Dr. Walker consulted his notes. “Internally, she was a mess, to put it mildly. She had contracted hepatitis C, and had not received treatment for it. Her liver was in a diseased state. Her heart was also damaged and I saw some mild inflammation of the lining, which would worsen with time. She had an obvious decrease in muscle mass. I wouldn’t have been at all surprised if one day soon, she’d shot up, her heart stopped, and she’d not woken up.”

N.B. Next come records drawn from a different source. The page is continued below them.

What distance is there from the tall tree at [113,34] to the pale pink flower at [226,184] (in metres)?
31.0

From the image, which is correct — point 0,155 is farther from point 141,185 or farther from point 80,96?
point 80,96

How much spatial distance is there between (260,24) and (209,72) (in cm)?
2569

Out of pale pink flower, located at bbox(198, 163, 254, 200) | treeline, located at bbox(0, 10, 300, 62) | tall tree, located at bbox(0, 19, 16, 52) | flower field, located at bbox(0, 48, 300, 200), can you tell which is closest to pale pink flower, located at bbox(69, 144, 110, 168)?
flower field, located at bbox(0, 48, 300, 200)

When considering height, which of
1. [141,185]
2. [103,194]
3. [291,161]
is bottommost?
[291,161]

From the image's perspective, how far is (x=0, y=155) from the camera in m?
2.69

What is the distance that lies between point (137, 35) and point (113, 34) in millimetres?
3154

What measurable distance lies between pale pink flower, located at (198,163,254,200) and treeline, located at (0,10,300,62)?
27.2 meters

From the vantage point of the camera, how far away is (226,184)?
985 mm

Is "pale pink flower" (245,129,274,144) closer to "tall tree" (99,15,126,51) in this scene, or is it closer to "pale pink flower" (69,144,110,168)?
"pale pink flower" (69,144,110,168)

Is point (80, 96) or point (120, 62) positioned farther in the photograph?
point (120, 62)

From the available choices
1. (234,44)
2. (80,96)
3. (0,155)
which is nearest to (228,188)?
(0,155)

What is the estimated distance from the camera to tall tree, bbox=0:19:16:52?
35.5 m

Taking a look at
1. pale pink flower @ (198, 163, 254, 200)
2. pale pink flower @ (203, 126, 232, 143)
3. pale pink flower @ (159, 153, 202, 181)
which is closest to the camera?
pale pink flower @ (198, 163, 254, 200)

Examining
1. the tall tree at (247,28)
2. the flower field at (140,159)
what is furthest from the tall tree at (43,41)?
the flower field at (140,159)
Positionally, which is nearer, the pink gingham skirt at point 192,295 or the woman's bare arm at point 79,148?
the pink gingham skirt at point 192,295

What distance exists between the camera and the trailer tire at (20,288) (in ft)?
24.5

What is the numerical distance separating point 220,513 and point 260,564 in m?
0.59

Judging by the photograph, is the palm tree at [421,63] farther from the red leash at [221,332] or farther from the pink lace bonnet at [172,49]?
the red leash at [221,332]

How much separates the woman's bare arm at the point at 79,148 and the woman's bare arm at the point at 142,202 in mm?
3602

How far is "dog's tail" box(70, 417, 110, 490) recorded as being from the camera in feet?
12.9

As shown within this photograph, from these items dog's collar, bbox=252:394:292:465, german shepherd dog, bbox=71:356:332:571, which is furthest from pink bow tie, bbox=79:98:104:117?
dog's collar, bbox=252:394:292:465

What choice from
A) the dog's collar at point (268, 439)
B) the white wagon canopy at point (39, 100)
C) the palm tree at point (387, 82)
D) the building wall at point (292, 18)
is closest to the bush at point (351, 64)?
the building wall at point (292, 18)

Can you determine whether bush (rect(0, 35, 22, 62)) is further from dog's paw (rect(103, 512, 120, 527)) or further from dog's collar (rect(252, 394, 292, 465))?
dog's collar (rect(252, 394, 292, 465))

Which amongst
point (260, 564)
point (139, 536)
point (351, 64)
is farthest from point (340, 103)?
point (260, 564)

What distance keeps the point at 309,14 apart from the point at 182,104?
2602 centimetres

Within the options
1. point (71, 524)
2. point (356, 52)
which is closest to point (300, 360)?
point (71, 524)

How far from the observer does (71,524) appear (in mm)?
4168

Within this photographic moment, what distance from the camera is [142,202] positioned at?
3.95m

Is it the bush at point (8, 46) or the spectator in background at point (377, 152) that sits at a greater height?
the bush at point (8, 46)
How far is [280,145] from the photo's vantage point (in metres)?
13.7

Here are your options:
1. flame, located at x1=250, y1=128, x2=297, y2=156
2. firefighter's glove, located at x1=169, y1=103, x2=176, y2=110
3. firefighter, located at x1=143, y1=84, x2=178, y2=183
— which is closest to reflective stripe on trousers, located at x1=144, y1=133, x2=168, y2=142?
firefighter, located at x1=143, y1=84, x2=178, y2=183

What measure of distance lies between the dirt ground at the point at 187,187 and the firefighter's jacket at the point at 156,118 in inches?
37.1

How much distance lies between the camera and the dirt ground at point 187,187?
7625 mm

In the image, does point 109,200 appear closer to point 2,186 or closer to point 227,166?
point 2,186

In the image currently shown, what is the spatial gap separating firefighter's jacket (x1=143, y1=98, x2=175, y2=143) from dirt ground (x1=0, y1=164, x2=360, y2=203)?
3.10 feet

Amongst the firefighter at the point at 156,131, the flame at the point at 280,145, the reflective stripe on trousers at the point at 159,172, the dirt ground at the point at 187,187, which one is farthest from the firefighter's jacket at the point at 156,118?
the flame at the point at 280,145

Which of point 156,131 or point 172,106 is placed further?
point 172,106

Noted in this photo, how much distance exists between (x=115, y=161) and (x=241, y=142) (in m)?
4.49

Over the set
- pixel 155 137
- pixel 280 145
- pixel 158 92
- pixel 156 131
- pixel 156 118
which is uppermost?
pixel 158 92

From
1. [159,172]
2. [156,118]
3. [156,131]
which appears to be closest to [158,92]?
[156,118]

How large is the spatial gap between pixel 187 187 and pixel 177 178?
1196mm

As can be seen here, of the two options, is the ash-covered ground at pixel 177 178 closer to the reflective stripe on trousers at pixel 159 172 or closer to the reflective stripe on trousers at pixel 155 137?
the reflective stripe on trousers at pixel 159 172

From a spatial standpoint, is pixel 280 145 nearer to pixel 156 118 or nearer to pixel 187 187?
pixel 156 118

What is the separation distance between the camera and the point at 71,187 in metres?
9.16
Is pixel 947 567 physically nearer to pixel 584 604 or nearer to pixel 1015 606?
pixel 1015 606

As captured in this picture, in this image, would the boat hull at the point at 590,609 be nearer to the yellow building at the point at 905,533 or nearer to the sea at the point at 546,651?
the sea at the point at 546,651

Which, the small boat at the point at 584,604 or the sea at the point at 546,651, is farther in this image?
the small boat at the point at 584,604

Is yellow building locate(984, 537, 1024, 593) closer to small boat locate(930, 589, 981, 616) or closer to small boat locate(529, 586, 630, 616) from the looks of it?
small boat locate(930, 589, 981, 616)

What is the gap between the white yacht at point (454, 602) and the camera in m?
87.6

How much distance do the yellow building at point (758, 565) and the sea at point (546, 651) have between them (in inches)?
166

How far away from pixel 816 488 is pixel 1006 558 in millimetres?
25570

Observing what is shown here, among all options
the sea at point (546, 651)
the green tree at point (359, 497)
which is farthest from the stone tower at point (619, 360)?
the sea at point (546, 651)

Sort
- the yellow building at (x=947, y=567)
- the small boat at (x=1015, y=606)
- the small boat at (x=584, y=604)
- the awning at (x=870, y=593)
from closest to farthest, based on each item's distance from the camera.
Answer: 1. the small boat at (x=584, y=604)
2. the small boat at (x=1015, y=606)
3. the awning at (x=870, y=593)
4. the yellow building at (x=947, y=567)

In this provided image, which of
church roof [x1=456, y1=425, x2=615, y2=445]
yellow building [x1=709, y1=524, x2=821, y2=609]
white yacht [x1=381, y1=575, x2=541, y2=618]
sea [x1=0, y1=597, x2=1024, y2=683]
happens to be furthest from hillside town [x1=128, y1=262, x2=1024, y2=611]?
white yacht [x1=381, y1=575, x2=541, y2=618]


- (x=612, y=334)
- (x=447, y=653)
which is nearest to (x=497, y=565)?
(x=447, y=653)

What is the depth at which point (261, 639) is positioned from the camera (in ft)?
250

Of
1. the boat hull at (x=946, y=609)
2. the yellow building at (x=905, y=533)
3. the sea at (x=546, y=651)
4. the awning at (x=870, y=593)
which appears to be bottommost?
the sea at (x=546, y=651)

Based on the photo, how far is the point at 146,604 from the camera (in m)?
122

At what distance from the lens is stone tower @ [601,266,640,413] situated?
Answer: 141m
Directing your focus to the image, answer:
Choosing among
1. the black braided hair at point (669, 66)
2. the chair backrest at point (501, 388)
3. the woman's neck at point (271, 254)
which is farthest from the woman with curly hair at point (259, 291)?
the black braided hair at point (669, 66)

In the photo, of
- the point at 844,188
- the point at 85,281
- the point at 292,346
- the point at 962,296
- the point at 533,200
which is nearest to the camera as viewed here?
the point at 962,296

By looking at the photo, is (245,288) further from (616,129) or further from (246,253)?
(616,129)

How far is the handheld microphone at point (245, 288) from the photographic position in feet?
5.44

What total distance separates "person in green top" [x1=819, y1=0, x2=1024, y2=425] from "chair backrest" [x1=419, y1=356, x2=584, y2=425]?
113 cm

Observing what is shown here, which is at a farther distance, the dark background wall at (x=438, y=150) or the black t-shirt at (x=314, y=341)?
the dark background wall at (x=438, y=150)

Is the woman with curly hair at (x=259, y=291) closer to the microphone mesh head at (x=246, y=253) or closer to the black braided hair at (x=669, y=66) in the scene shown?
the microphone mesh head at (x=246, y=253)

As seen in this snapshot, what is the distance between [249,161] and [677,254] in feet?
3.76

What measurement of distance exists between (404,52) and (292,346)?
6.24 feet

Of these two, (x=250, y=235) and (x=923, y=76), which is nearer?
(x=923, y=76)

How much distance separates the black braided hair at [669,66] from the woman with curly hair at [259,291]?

Dinah let out a long breath. She felt immense pity for the woman, who seemed to be bent on self-destruction. For anyone who had struggled with addiction, she knew how hard it was to beat. For someone like Malia Shaw, who had been isolated, it must have seemed an insurmountable hurdle.
“Physically, there is only one other item of note to report,” Dr. Walker said. He rolled her arm back over, so that the outside was more visible. “I found strange scarring that is very old, maybe 15 or 20 years.”
Dinah looked at the dead woman’s arms closely.
“You won’t see traditional scar tissue,” said the doctor. “What’s occurred is a bleaching of the skin.”
Dinah saw what Dr. Walker was referring to — on each upper arm, a large patch of skin that was a shade whiter than the rest of her body appeared. It was more pronounced than a tan line; somehow it seemed much more permanent.
“What caused this?” she asked.
“Most commonly, laser removal of tattoos,” said Dr. Walker. “Today, it can be done with minimal scarring and a reasonable result. Twenty years ago, the procedure was much more invasive and left this distinctive scar.”
“Oh!” Elise sounded surprised. “Wouldn’t that be expensive?”
“It would be,” agreed Dr. Walker. “Certainly 20 years ago, it would have been more expensive than it is today.”
Dinah made a note of this, wondering what it meant, if anything. It did seem coincidental that 20 years ago, Malia had gotten tattoos removed and commenced taking heroin. What had happened 20 years ago?